[DOCUMENT TEXT]
==*==
This tool could be improved in a few ways. First, the import command, filename, and open and close lines must not include any spaces. This may prove to be too restrictive; we could allow for quoted arguments or escaped arguments. Second, we could do something a litte more informative when readFile
fails because a file does not exist; this version of import
knows nothing about where a given import command came from. In a large pipeline, or a small pipeline operating on lots of data, this may be a problem.
Old Stuff
-- split on \n
getLines :: String -> [String]
getLines = unfoldr firstLine
where
firstLine :: String -> Maybe (String, String)
firstLine xs = case break (== '\n') xs of
("","") -> Nothing
(as,"") -> Just (as,"")
==*==
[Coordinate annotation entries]
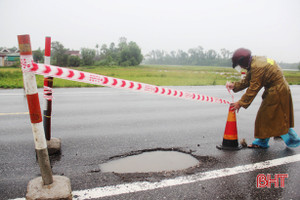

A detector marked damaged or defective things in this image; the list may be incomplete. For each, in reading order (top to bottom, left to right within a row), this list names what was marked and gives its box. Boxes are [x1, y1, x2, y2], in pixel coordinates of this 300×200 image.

water-filled pothole [99, 150, 200, 173]
pothole [99, 150, 200, 173]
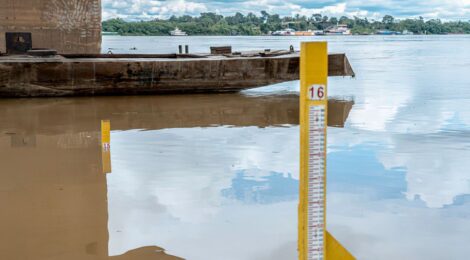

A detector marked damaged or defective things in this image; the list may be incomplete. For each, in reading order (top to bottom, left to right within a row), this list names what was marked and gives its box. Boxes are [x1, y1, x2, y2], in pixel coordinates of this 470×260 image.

rusty barge [0, 51, 352, 97]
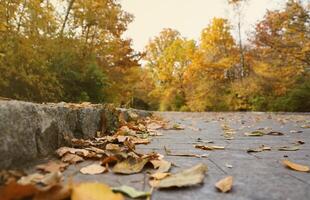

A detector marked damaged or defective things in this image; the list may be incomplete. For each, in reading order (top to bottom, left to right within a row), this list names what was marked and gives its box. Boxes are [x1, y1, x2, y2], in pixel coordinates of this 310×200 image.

cracked asphalt road [60, 111, 308, 199]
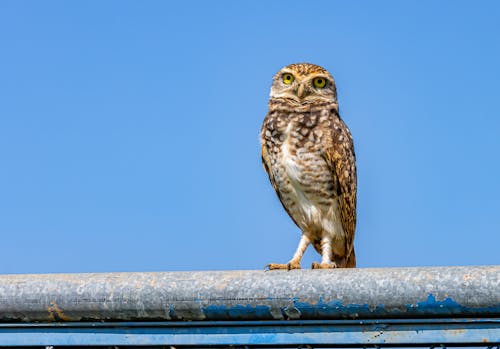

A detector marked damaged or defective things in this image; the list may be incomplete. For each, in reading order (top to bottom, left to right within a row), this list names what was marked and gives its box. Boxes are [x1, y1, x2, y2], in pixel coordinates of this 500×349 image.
==*==
[DIRECTION]
Write the next part of the text on the import tool, starting right after the last line shown. None of the entries is needed here.

[TASK ANSWER]
(as,b:bs) -> Just (as,bs)
-- write list of messages to stderr
reportErrorMsgs :: [String] -> IO ()
reportErrorMsgs errs = do
name <- getProgName
sequence_ $ map (hPutStrLn stderr) $ ((name ++ " error"):errs)
-- split a string into words
getWords :: String -> [String]
getWords = unfoldr firstWord
where
firstWord :: String -> Maybe (String, String)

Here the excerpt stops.